Fox 31 Denver fills Stokols’ political reporter position
In the nine long months after political reporter Eli Stokols left Fox 31 Denver, it looked like the local TV station’s surprising reputation as a go-to source for political news, cultivated by over a decade of obsessive work by Stokols, was going to be completely lost.
Serious politics coverage at Fox 31 essentially vanished overnight. It was an unbelievable fall, and depressing. (Not to say Fox 31 didn’t have some good pieces and journalists, but the unfilled hole was huge.) But on the positive side, it showed the impact one talented reporter can have on a news outlet, especially a TV station, and on an entire state.
That’s why it’s great that Fox 31 has hired a reporter, Joe St. George, to take over Stokols’ political beat, showing that the station’s commitment to politics coverage didn’t start and stop with Stokols–as can be the case at local TV outlets.

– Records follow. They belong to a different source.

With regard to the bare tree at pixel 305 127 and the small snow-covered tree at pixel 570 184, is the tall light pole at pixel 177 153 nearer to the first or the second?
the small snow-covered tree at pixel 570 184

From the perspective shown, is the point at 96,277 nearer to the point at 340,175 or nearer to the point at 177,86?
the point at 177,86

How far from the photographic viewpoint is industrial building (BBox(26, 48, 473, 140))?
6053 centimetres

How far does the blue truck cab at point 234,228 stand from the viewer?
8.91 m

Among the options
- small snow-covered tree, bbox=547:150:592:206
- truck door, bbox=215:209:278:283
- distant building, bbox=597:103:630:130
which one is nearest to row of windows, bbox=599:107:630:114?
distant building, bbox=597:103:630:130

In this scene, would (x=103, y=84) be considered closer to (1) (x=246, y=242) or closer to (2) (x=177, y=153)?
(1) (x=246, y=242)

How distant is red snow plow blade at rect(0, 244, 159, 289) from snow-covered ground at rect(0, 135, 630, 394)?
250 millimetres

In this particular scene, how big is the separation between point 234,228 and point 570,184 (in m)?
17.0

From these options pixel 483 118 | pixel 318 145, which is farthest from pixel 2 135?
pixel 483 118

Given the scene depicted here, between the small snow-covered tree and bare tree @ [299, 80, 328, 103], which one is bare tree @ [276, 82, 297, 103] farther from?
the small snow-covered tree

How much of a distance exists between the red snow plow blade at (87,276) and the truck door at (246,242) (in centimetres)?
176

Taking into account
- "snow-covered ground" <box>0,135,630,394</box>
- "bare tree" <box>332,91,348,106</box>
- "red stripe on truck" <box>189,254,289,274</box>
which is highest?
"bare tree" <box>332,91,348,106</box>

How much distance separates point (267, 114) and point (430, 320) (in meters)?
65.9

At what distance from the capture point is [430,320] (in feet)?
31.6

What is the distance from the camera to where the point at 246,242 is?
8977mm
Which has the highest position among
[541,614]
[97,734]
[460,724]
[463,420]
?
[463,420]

Joe St. George arrived at the station last month after covering politics in Virginia for over three years and, before that, for a stint in Iowa. So he’s got nothing comparable to Stokols’ experience, but he seems to be hard-working and, jeez, all of the people of Colorado are glad to see him given the chance, though they don’t know it.

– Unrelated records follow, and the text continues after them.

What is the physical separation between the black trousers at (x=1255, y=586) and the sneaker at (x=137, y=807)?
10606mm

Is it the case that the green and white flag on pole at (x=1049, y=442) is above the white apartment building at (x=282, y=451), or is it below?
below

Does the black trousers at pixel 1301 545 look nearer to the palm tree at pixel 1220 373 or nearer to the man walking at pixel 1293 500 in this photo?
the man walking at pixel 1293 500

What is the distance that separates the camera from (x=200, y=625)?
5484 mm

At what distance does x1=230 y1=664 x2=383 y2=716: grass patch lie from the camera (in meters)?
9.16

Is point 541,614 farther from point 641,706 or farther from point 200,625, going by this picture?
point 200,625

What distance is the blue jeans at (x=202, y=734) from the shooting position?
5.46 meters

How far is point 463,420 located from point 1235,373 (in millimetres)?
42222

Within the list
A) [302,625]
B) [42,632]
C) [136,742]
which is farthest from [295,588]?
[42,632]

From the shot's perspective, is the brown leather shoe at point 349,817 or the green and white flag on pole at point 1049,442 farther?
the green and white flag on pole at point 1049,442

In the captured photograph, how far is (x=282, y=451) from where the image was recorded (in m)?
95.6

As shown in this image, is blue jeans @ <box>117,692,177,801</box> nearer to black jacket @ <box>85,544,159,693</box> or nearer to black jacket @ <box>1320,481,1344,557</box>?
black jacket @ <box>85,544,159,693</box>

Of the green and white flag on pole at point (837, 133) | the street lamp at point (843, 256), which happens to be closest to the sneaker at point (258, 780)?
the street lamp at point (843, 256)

“Joe’s passion is in political reporting,” said Fox 31 News Director Holly Gauntt. “He did a lot of good political reporting at his former station and has a good reputation there. It’s rare. He’s one of those guys who breathes, eats, lives, sleeps politics, so I snatched him up as soon as I found out about him.”
Gauntt says it will be tough for St. George to replace Stokols, whom she described as “the best political reporter in the state. (It’s true St. George is no Eli Stokols, but he’s closer to Stokols than Dan Quayle was to Jack Kennedy.)
St. George’s “number one priority” will be politics, including, eventually, the type of in-the-weeds blogging produced by Stokols. St. George will do that once he develops the contacts and knowledge required, said Gauntt
“I think politics is hugely important,” said Gauntt in response to my saying that Fox 31 deserves a ton of credit for hiring a new political reporter and giving Stokols the space to focus on politics when he was here–because many local TV outlets don’t have any political reporters at all. “Some of it’s not for broadcast. You can’t get too far into the weeds, but that’s the beauty of websites and blogs and all of that.”
For his part, St. George says he’s “very lucky” to be covering politics for a local TV station in his third swing state.
“I would never have left Virginia if I didn’t have an equally exciting opportunity to cover politics in a state like Colorado,” he said.
St. George has “followed Eli’s work for years” and hopes to work on multiple platforms like Stokols did.
“While not every politics story is a great TV story, it has a place online if it doesn’t have a place on television,” said St. George, who hopes to start blogging soon. “I consider myself not just a TV journalist but a multi-screen journalist.”
Stokols hoped his former station wouldn’t drop serious political reporting after his departure.
“I’m glad to see that Fox31 remains committed to covering Colorado politics and policy debates in its newscast and across additional platforms,” wrote Stokols when asked for a comment about St. George’s hire. “I look forward to following Joe’s coverage from afar.”
Toward the end of his run in Denver, Stokols started an interview show that aired some of the most dramatic TV news video of the 2014 election in Colorado. Gauntt has no immediate plans to launch such a show (which would compete with interview-type shows aired by local TV news competitors 9News and, now, Channel 7). But she’s open to the possibility down the road, she said.